In the scheme of how political change happened in the world of first century Israel John was a backwater, backbenching prophet.  He had no “power” at all in the government.  Yet, when prophets start talking about valleys being filled, mountains being brought low, the crooked being made straight, and the rough being smoothened they are talking about the people being empowered, the powerful being brought low, corruption ending, and life becoming better.  But, his own attempts to hold the powers that be accountable to the way God gave his people to live only got him arrested and, in the end, beheaded.  Regardless, the “grassroots” movement the grasshopper-eating backwater prophet started paved the way for Jesus, the Messiah, whose followers did in time destabilize the Roman Empire and change the world.  

John the Baptist didn’t do bad for a backwater backbencher.  If we think that his call to repent to those people of God flocking to him in the wilderness was simply a non-political matter of private religion, we are mistaken.  Moreover, if we think that following Jesus is just a private matter of personal faith, we are mistaken.  Following Jesus is a public matter that will involve confronting the “powers” from the backbench in backwater places. 

The people flocking to John in the wilderness were desperate people who were expecting their God, the God who had delivered them from Pharaoh out of slavery in Egypt, to deliver them from Roman domination.  John’s calling them from the wilderness of Jordan to return to the ways given them by God was a grassroots call to the people of God to stop participating in the elements of their way of life that fed on the Roman way of life and in turn start living as the faithful people of their God.  Faithful living was/is the way to prepare the way for the Lord to come and establish peace. 

We could learn something from what God was doing through John the Baptist.  The way to overthrow an Empire is to stop living according to the ways of that Empire.
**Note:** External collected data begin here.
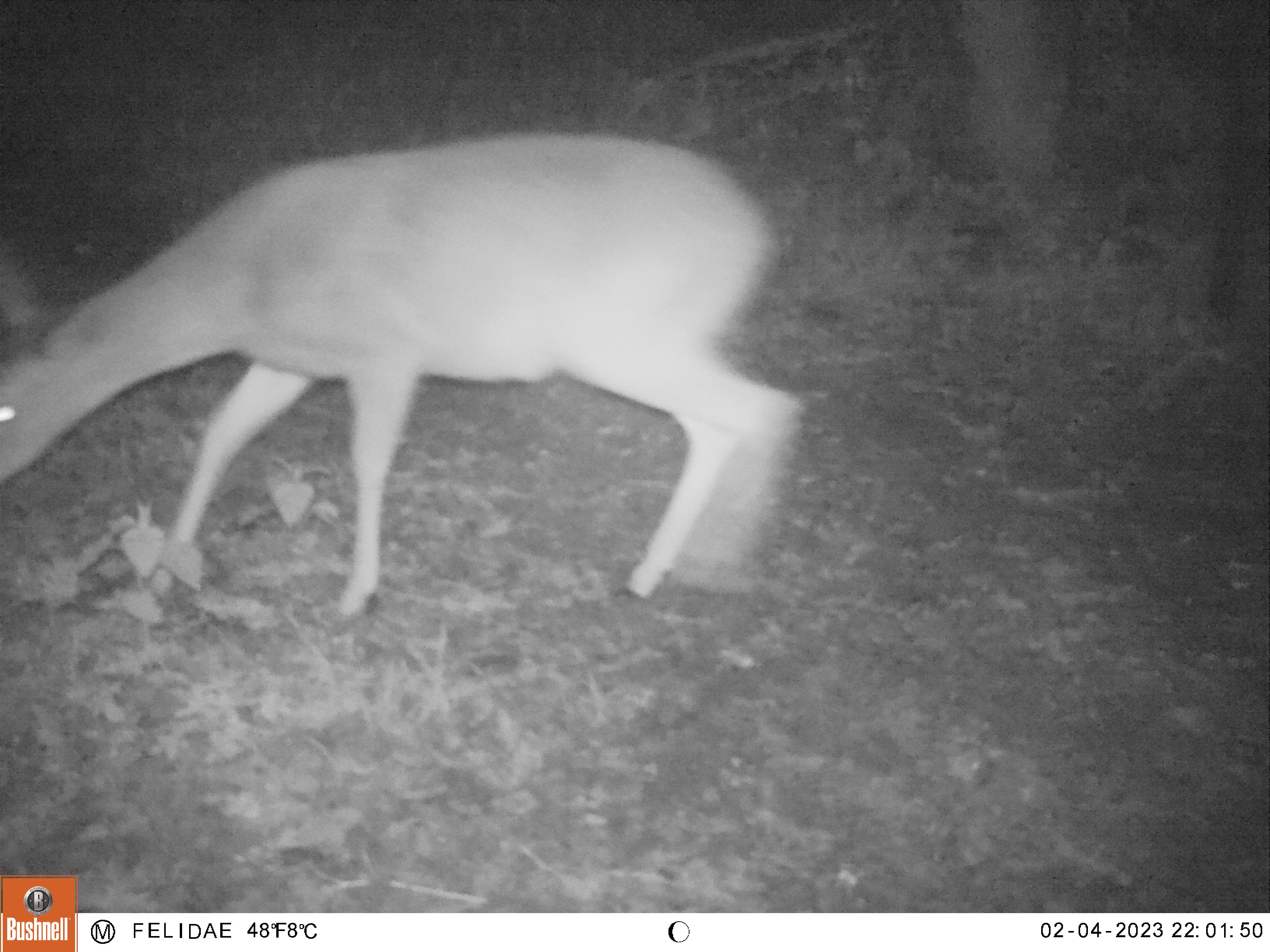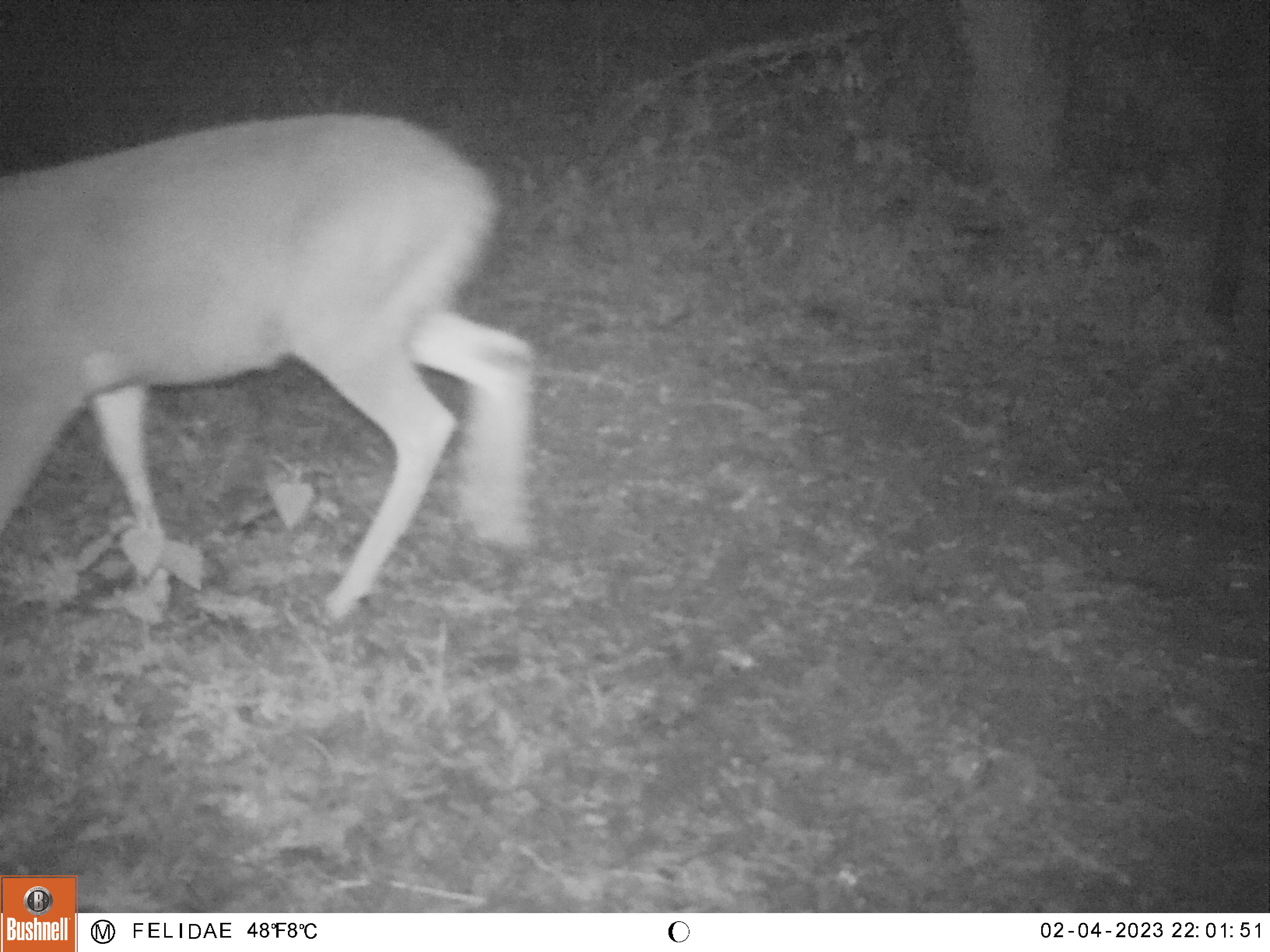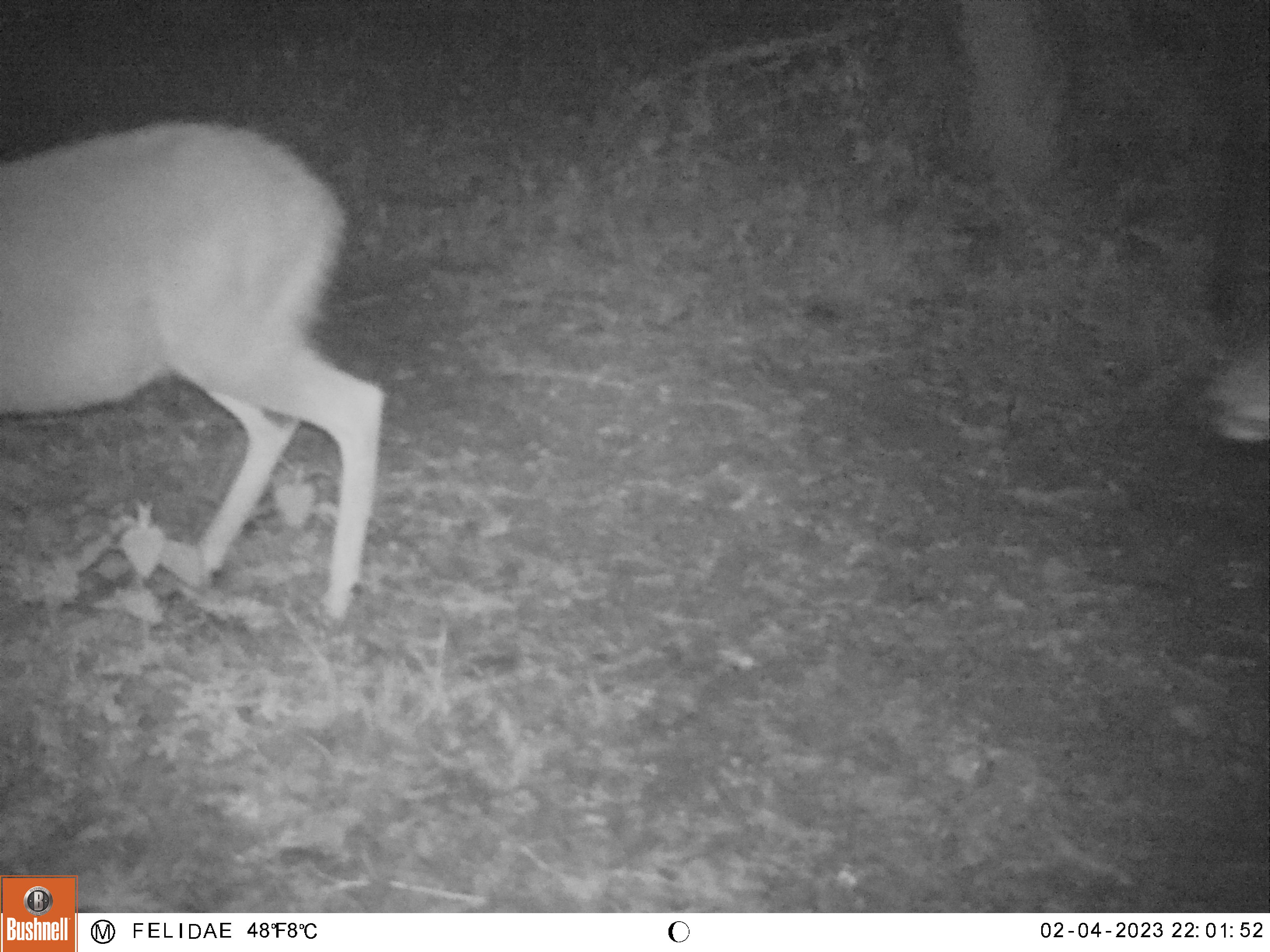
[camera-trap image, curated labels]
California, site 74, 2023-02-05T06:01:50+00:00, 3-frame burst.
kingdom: Animalia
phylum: Chordata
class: Mammalia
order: Artiodactyla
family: Cervidae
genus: Odocoileus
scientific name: Odocoileus hemionus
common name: mule deer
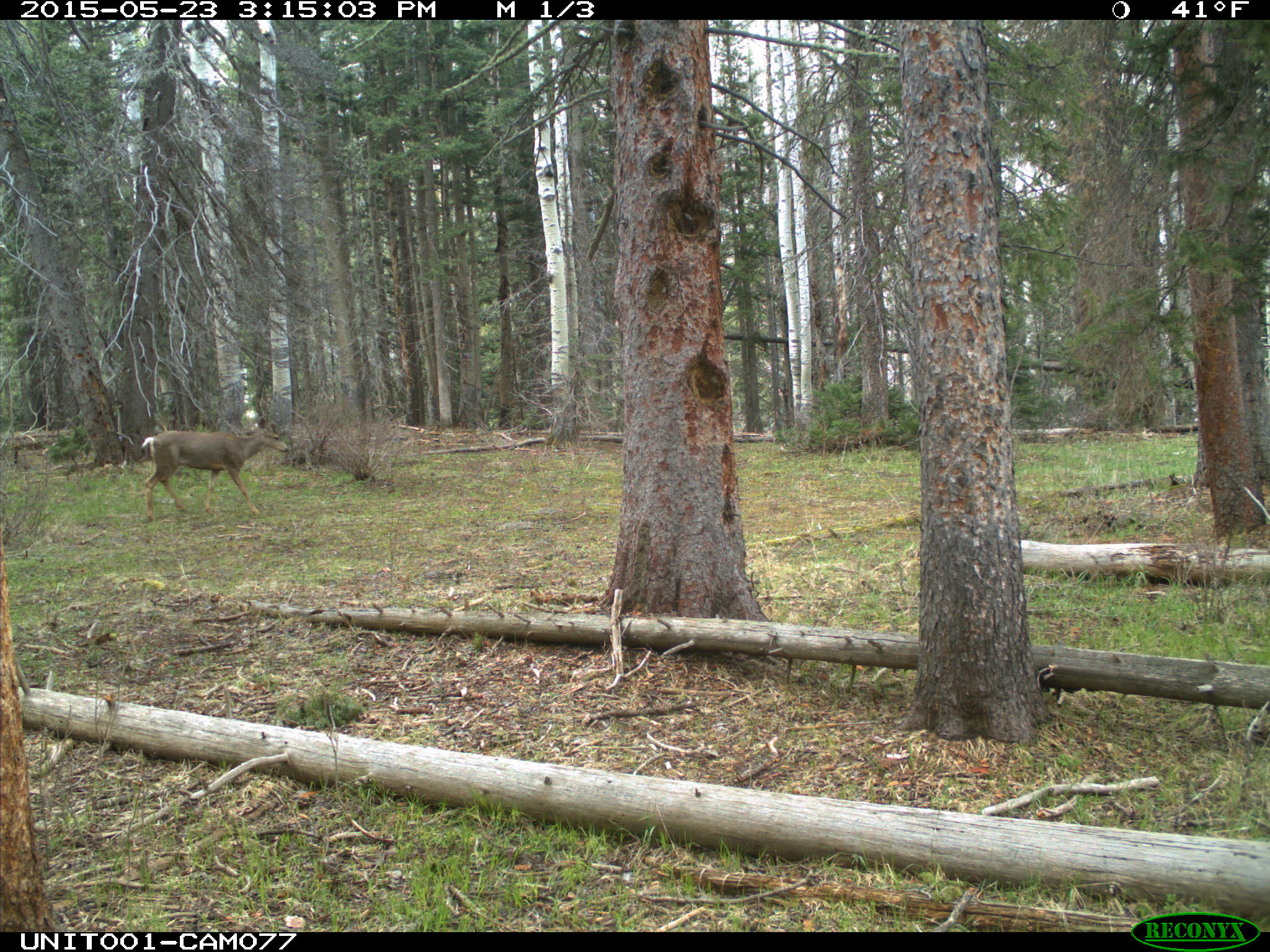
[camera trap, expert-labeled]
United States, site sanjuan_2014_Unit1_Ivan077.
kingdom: Animalia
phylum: Chordata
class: Mammalia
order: Artiodactyla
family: Cervidae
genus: Odocoileus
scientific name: Odocoileus hemionus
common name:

This is difficult because we ourselves have grown too accustomed if not addicted to the ways of the Empire.  We  have to change our loyalties.  Primarily, we must start doing as Jesus said, “Love the Lord your God with all your heart, and with all your soul, and with all your strength, and with all your mind; and your neighbour as yourself” (Lk 10:27). 

John’s call to repentance was the call to the people of God to start acting like people of God and in so doing find that the Kingdom of God is near.  Love for God lived out looks like love for neighbour…even if and especially if that neighbour comes from Syria or Guatemala.  How different would this world be if we, the followers of Jesus, stopped with the Consumerism, the Materialism, the Militarism, the Patriotism, the Racism, the Individualism, and all those “ism’s” that make empires so strong and simply made a practice of loving our neighbours?  Especially those who are different and vulnerable?  Amen.